What to do:
Reproduce every one of the entries below verbatim, line for line, without altering any character.

Source material:
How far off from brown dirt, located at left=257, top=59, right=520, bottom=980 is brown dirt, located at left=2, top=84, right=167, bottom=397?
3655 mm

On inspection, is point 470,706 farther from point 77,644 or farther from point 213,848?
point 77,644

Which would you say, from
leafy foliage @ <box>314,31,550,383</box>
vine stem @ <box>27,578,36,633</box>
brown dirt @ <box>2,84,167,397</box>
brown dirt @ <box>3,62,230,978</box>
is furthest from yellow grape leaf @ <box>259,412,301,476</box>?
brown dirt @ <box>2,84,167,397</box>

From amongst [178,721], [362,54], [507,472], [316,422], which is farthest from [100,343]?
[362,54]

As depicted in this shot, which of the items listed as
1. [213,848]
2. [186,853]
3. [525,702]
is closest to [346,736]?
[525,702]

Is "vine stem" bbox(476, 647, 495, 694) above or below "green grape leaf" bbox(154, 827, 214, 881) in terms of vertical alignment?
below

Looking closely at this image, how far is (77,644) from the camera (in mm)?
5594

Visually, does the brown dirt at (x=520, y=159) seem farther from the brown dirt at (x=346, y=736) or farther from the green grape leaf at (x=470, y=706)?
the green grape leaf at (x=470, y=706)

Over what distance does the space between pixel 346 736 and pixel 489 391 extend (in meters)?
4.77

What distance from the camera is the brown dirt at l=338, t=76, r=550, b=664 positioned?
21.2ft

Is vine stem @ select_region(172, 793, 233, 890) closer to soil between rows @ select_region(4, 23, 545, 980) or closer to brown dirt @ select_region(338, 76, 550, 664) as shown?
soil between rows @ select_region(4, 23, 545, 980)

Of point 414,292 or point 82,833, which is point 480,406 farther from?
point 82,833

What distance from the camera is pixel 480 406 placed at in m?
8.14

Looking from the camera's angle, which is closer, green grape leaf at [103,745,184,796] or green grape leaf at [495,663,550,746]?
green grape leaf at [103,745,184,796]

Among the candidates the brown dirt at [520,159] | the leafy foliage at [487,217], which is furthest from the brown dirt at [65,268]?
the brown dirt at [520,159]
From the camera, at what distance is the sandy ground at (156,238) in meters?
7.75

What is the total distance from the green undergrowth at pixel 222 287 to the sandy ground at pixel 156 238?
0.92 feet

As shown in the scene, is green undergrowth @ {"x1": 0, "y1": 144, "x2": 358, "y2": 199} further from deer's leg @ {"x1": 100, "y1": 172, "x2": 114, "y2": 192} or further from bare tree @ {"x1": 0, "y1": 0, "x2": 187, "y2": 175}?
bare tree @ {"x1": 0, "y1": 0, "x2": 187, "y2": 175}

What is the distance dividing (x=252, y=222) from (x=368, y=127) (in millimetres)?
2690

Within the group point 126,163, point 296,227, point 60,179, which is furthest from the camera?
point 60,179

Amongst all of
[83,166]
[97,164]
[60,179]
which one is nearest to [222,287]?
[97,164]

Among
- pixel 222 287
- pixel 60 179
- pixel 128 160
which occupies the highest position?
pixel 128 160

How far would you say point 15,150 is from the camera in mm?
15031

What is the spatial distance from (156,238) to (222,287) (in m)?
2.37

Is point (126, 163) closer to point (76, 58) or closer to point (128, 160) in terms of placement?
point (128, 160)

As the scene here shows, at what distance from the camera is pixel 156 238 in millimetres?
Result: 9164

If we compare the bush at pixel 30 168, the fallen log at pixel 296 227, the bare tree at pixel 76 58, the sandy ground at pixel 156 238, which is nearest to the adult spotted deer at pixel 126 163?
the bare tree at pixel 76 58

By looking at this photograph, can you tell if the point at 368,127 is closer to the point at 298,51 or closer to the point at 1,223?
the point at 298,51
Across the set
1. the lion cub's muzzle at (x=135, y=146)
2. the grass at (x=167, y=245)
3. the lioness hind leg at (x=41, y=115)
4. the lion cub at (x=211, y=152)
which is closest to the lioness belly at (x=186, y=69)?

Expected answer:
How far off from brown dirt, located at left=257, top=59, right=520, bottom=980 is brown dirt, located at left=2, top=84, right=167, bottom=397?
3655 mm

On inspection, is point 470,706 farther from point 77,644 or farther from point 213,848?
point 77,644

Which would you say, from
leafy foliage @ <box>314,31,550,383</box>
vine stem @ <box>27,578,36,633</box>
brown dirt @ <box>2,84,167,397</box>
brown dirt @ <box>3,62,230,978</box>
is furthest from yellow grape leaf @ <box>259,412,301,476</box>?
brown dirt @ <box>2,84,167,397</box>

From amongst [178,721], [362,54], [507,472], [316,422], which is farthest from [100,343]?
[362,54]

As depicted in this shot, which of the items listed as
1. [213,848]
2. [186,853]
3. [525,702]
is closest to [346,736]?
[525,702]

Is "vine stem" bbox(476, 647, 495, 694) above or below "green grape leaf" bbox(154, 827, 214, 881) in terms of vertical alignment?
below

Looking closely at this image, how far is (77,644) from the camera (in mm)?
5594

Visually, does the brown dirt at (x=520, y=159) seem farther from the brown dirt at (x=346, y=736) or farther from the green grape leaf at (x=470, y=706)?
the green grape leaf at (x=470, y=706)

Over what distance does the space between pixel 346 736 and pixel 489 391 extend (in meters)?
4.77

What distance from the camera is the brown dirt at l=338, t=76, r=550, b=664 positioned?
21.2ft

Is vine stem @ select_region(172, 793, 233, 890) closer to soil between rows @ select_region(4, 23, 545, 980) or closer to brown dirt @ select_region(338, 76, 550, 664) as shown?
soil between rows @ select_region(4, 23, 545, 980)

Of point 414,292 or point 82,833, which is point 480,406 farther from?
point 82,833

What distance from the camera is pixel 480 406 placed at in m?
8.14

Looking from the camera's angle, which is closer, green grape leaf at [103,745,184,796] or green grape leaf at [495,663,550,746]?
green grape leaf at [103,745,184,796]

Among the candidates the brown dirt at [520,159] | the leafy foliage at [487,217], which is furthest from the brown dirt at [65,268]?
the brown dirt at [520,159]
From the camera, at what distance is the sandy ground at (156,238) in meters?
7.75

What is the total distance from the green undergrowth at pixel 222 287 to the sandy ground at pixel 156 238?
0.92 feet

As shown in the scene, is green undergrowth @ {"x1": 0, "y1": 144, "x2": 358, "y2": 199} further from deer's leg @ {"x1": 100, "y1": 172, "x2": 114, "y2": 192} or further from bare tree @ {"x1": 0, "y1": 0, "x2": 187, "y2": 175}?
bare tree @ {"x1": 0, "y1": 0, "x2": 187, "y2": 175}

What is the distance dividing (x=252, y=222) from (x=368, y=127) (in millimetres)?
2690

Within the group point 126,163, point 296,227, point 60,179, which is furthest from the camera?
point 60,179

Amongst all of
[83,166]
[97,164]
[60,179]
which one is nearest to [222,287]?
[97,164]

Among
- pixel 222 287
- pixel 60 179
- pixel 128 160
which occupies the highest position?
pixel 128 160

How far would you say point 15,150 is from the camera in mm?
15031

What is the spatial distance from (156,238) to (222,287) (in m)?
2.37

Is point (126, 163) closer to point (76, 58) or closer to point (128, 160) in terms of placement?
point (128, 160)

As the scene here shows, at what distance from the camera is pixel 156 238 in millimetres?
Result: 9164

If we compare the bush at pixel 30 168, the fallen log at pixel 296 227, the bare tree at pixel 76 58, the sandy ground at pixel 156 238, which is nearest to the adult spotted deer at pixel 126 163?
the bare tree at pixel 76 58

By looking at this photograph, can you tell if the point at 368,127 is closer to the point at 298,51 or closer to the point at 1,223?
the point at 298,51
Across the set
1. the lion cub's muzzle at (x=135, y=146)
2. the grass at (x=167, y=245)
3. the lioness hind leg at (x=41, y=115)
4. the lion cub at (x=211, y=152)
which is closest to the lioness belly at (x=186, y=69)?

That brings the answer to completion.